§ Excerpt to read:
For Beginners: This setting controls how much memory your model uses during autoregressive inference.

  • FP16: Uses about half the memory (recommended default)
  • FP32: Uses more memory but can be slightly more numerically accurate

Most production systems prefer FP16 KV-cache for capacity and throughput.

KVCacheQuantization

Gets or sets the quantization mode used for KV-cache storage.

public KVCacheQuantizationMode KVCacheQuantization { get; set; }

Property Value

KVCacheQuantizationMode

Remarks

KV-cache quantization can further reduce memory beyond FP16 by storing keys/values in int8 with scaling. This is an opt-in advanced feature because it can introduce small numerical error.

For Beginners: - None (default): Store KV-cache in FP16/FP32 depending on KVCachePrecision. - Int8: Store KV-cache in 8-bit integers to save memory (advanced).

KVCacheWindowSize

Gets or sets the sliding window size in tokens when UseSlidingWindowKVCache is enabled.

public int KVCacheWindowSize { get; set; }

Property Value

int

Window size in tokens (default: 1024).

MaxBatchSize

Gets or sets the maximum batch size for grouped predictions.

public int MaxBatchSize { get; set; }

Property Value

int

Maximum batch size (default: 32).

Remarks

For Beginners: How many predictions to group together.

Guidelines:

  • 8-16: Good for memory-constrained systems
  • 32 (default): Balanced for most cases
  • 64+: For high-throughput GPU inference

Larger batches = better throughput but more memory.

MinBatchSize

Gets or sets the minimum batch size before processing.

public int MinBatchSize { get; set; }

Property Value

int

Minimum batch size (default: 1).

§ Dataset excerpts:
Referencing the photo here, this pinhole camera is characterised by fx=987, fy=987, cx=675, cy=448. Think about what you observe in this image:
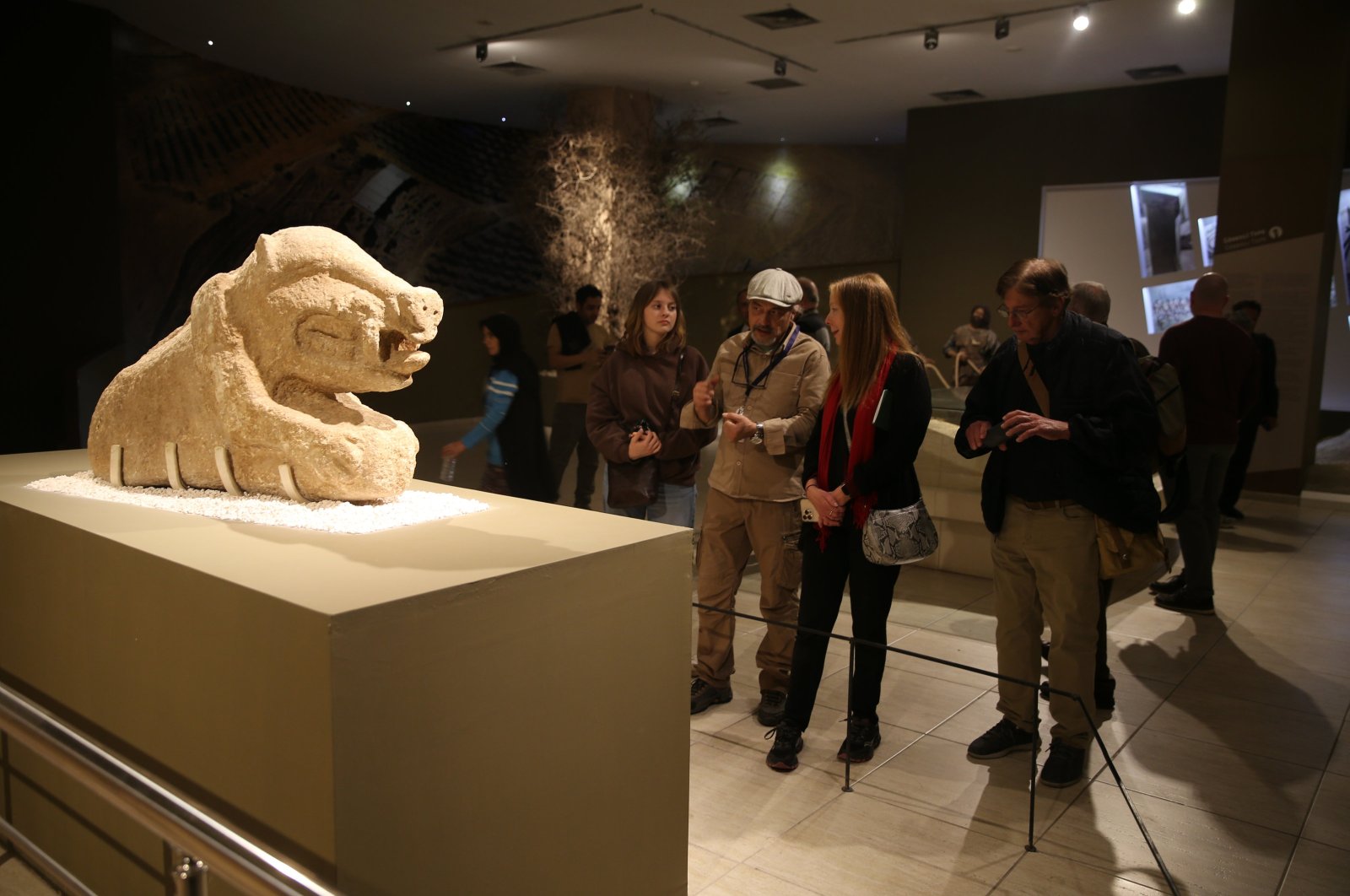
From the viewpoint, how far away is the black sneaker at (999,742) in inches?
125

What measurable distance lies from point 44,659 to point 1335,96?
8.53m

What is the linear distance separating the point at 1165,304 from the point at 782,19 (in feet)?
17.4

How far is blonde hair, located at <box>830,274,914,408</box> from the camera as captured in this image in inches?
120

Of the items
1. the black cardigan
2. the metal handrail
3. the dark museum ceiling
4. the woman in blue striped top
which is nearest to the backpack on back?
the black cardigan

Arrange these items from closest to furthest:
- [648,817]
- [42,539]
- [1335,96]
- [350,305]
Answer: [648,817] < [42,539] < [350,305] < [1335,96]

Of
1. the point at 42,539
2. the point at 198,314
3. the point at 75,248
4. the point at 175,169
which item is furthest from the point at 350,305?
the point at 175,169

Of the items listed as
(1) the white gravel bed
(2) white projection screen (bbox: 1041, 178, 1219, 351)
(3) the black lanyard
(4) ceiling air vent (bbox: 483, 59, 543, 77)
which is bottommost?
(1) the white gravel bed

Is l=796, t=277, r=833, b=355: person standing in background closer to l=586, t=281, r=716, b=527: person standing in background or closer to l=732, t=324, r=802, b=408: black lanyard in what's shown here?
l=586, t=281, r=716, b=527: person standing in background

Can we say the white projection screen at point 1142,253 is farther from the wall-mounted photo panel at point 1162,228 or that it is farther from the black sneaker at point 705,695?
the black sneaker at point 705,695

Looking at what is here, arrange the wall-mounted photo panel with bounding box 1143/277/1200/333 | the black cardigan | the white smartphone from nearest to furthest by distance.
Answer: the black cardigan
the white smartphone
the wall-mounted photo panel with bounding box 1143/277/1200/333

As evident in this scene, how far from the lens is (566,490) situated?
6.56 m

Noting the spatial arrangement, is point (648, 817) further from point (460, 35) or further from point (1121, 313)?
point (1121, 313)

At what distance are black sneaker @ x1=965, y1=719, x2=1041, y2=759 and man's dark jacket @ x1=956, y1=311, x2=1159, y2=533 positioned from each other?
0.79 metres

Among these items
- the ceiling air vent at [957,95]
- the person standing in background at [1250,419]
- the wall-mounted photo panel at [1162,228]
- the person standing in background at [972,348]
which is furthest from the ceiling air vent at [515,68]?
the person standing in background at [1250,419]
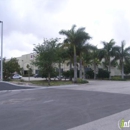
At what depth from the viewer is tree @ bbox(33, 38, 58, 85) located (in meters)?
27.8

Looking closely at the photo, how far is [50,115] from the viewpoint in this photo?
8.62 meters

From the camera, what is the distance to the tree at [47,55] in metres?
27.8

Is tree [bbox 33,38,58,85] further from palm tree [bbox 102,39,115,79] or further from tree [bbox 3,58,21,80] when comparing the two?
palm tree [bbox 102,39,115,79]

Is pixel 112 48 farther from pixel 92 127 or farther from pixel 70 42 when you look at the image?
pixel 92 127

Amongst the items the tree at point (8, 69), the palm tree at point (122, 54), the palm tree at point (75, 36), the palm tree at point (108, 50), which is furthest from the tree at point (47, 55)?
the palm tree at point (122, 54)

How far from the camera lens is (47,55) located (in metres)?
27.7

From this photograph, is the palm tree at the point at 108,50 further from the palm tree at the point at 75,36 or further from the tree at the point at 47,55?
the tree at the point at 47,55

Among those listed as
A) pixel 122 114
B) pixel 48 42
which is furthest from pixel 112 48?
pixel 122 114

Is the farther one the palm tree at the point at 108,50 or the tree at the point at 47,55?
the palm tree at the point at 108,50

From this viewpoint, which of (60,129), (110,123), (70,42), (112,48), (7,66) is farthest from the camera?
(112,48)

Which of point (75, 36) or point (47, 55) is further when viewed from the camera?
point (75, 36)

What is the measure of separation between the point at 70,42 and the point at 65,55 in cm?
→ 280

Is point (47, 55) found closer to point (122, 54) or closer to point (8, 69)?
point (8, 69)

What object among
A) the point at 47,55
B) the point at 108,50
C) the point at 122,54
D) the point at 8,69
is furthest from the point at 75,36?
the point at 122,54
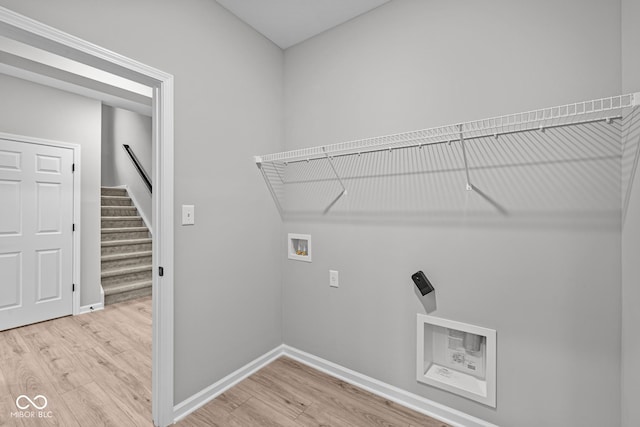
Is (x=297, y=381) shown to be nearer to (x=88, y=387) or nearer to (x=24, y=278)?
(x=88, y=387)

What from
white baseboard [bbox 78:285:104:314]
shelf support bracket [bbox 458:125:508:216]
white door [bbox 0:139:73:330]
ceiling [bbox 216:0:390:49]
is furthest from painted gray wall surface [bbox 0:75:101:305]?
shelf support bracket [bbox 458:125:508:216]

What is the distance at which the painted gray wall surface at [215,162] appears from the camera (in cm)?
157

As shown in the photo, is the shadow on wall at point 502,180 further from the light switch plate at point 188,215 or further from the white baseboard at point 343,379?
the white baseboard at point 343,379

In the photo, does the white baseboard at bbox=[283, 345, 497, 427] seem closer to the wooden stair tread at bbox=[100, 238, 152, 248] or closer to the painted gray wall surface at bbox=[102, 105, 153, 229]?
the wooden stair tread at bbox=[100, 238, 152, 248]

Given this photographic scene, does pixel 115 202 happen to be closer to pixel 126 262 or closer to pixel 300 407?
pixel 126 262

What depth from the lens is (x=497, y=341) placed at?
5.00 feet

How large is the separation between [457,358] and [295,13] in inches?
98.1

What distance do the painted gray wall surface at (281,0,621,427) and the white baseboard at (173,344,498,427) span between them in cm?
5

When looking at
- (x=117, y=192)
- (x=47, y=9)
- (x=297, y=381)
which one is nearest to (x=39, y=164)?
(x=117, y=192)

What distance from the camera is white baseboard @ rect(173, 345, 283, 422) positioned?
5.61 ft

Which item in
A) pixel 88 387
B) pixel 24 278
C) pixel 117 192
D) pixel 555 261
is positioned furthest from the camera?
pixel 117 192

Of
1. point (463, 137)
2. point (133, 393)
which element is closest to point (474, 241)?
point (463, 137)

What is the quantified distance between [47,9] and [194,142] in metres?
0.80

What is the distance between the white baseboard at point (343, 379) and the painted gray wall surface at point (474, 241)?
0.05 meters
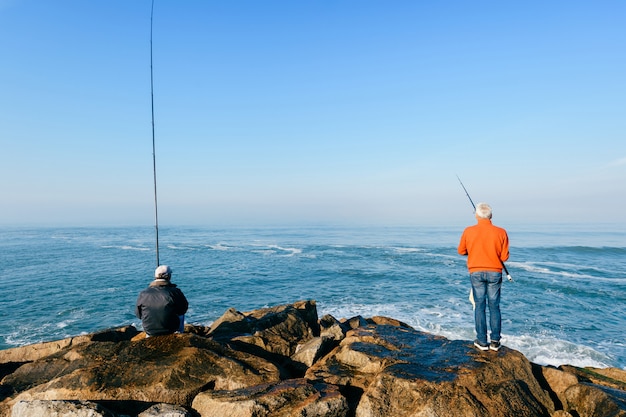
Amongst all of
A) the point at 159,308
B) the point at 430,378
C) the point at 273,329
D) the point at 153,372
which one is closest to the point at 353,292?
the point at 273,329

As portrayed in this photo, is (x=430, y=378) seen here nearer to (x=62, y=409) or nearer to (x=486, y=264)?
(x=486, y=264)

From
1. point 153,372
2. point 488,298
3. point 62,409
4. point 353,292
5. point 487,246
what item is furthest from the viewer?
point 353,292

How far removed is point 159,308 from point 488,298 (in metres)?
6.44

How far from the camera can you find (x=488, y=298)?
240 inches

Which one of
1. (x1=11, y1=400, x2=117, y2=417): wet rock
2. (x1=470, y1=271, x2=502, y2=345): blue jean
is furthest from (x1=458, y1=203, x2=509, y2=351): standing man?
(x1=11, y1=400, x2=117, y2=417): wet rock

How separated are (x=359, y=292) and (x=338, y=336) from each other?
14992 mm

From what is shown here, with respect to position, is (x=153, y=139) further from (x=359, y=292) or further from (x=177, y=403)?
(x=359, y=292)

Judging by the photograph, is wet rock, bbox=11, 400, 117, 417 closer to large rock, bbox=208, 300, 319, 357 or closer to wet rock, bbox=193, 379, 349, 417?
wet rock, bbox=193, 379, 349, 417

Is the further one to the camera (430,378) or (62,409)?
(430,378)

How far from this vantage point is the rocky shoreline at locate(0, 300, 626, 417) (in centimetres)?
431

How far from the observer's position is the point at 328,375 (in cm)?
541

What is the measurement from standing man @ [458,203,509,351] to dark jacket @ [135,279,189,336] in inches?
223

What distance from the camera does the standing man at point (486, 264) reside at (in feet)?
19.1

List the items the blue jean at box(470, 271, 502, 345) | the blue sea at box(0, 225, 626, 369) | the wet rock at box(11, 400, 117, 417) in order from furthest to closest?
the blue sea at box(0, 225, 626, 369) → the blue jean at box(470, 271, 502, 345) → the wet rock at box(11, 400, 117, 417)
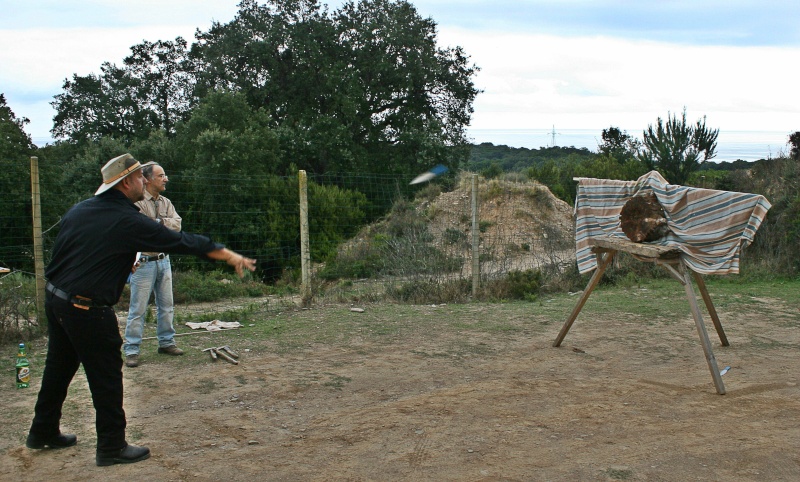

§ Directions for this task:
Continue the inference settings documentation above from the end of its last entry, in the same style.

§ Response:
PagedKVCacheBlockSize

Gets or sets the block size (in tokens) for the paged KV-cache when enabled.

public int PagedKVCacheBlockSize { get; set; }

Property Value

int

Remarks

Common values are 16 or 32. Smaller blocks reduce internal fragmentation; larger blocks reduce table overhead.

SpeculationDepth

Gets or sets the speculation depth (number of tokens to draft ahead).

public int SpeculationDepth { get; set; }

Property Value

int

Speculation depth (default: 4).

Remarks

For Beginners: How many tokens the draft model predicts at once.

Guidelines:

  • 3-4: Conservative, high acceptance rate
  • 5-6: Balanced (default: 4)
  • 7+: Aggressive, may have more rejections

Higher depth = more speedup potential but more wasted work on rejections.

SpeculationPolicy

Gets or sets the policy for when speculative decoding should run.

public SpeculationPolicy SpeculationPolicy { get; set; }

Property Value

SpeculationPolicy

Remarks

Auto is recommended: it can back off speculative decoding under high load (e.g., large batches) to avoid throughput regressions, while still enabling it for latency-sensitive scenarios.

SpeculativeMethod

Gets or sets the speculative decoding method.

public SpeculativeMethod SpeculativeMethod { get; set; }

Property Value

SpeculativeMethod

Remarks

The default Auto currently selects ClassicDraftModel.

For Beginners: This chooses the "style" of speculative decoding.

UseSlidingWindowKVCache

Gets or sets whether to use a sliding window KV-cache for long contexts.

public bool UseSlidingWindowKVCache { get; set; }

Property Value

bool

Remarks

When enabled, only the most recent KVCacheWindowSize tokens are kept. This is a common industry approach for long-context serving to cap memory usage.

UseTreeSpeculation

Gets or sets whether to use tree-structured speculation.

public bool UseTreeSpeculation { get; set; }

Property Value

bool

True to enable tree speculation (default: false).

Remarks

For Beginners: Tree speculation generates multiple candidate sequences in parallel.

Instead of one sequence of draft tokens, generates a tree of possibilities. Can improve acceptance rate but uses more memory.

Methods

Validate()

Validates the configuration and throws if any values are invalid.

public void Validate()

Remarks

For Beginners: Call this method to ensure your configuration is valid before use.

Validation rules:

  • KVCacheMaxSizeMB must be positive
  • MaxBatchSize must be positive
  • MinBatchSize must be positive and not exceed MaxBatchSize
  • BatchTimeoutMs must be non-negative
  • SpeculationDepth must be non-negative

Exceptions

InvalidOperationException

Thrown when configuration values are invalid.